Claude explains why this is the case:
- Initialization: Classifiers typically start with small random weights (mean ~0)
- Early training: Logits are small, softmax spreads probability somewhat evenly
- Later training: As the model learns, it pushes correct class logits higher and incorrect class logits lower
- Final state: With thousands of classes, most logits end up strongly negative (high confidence against wrong classes), with only the correct class logit being positive or less negative
The fix: Matching statistical properties
To address this, I re-initialized classifier weights to match the statistical properties of the old ones:
def initialize_new_classifier_properly(old_classifier, new_classifier):
"""Initialize new classifier to match old classifier statistics."""
# Match weight statistics
old_weight_mean = old_classifier.weight.mean()
old_weight_std = old_classifier.weight.std()
new_classifier.weight.data.normal_(old_weight_mean, old_weight_std)
# Critical: Give new classes a DISADVANTAGE initially
# Set their biases 5 points lower than old class average
old_bias_mean = old_classifier.bias.mean()
new_classifier.bias.data.fill_(old_bias_mean - 5.0)
New classes now started with a handicap. The goal was to have pretrained old classes dominate predictions initially, then gradually let new classes compete as they learn.
With this fix, I restarted training:
Epoch 1: Overall=59.30%, Old=74.74%, New=16.39%
The training showed 74.74% on old classes. The pretrained knowledge was finally preserved. The new classes started at 16% (random guessing) and would improve over training.
Key learnings
1/ Architectural decisions at the start are key.

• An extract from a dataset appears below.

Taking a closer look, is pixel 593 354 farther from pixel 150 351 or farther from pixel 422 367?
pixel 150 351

There’s a need to carefully consider decisions to scale and at which point. Not just train and stop there. From experience, simplified workflows do aid model expansion.
2/ Hypothesize – when things don’t work, systematically work through hypotheses. In my case, I asked Claude Code to hypothesize and work through diagnostics to close out specific hypotheses.
3/ Check the model outputs when in doubt. In this case logits did help.
More well-equipped tech teams might retrain from scratch with extensive GPU resources. That said, resource constraints forced me to deeply understand transfer learning concepts, an education no amount of compute could replace.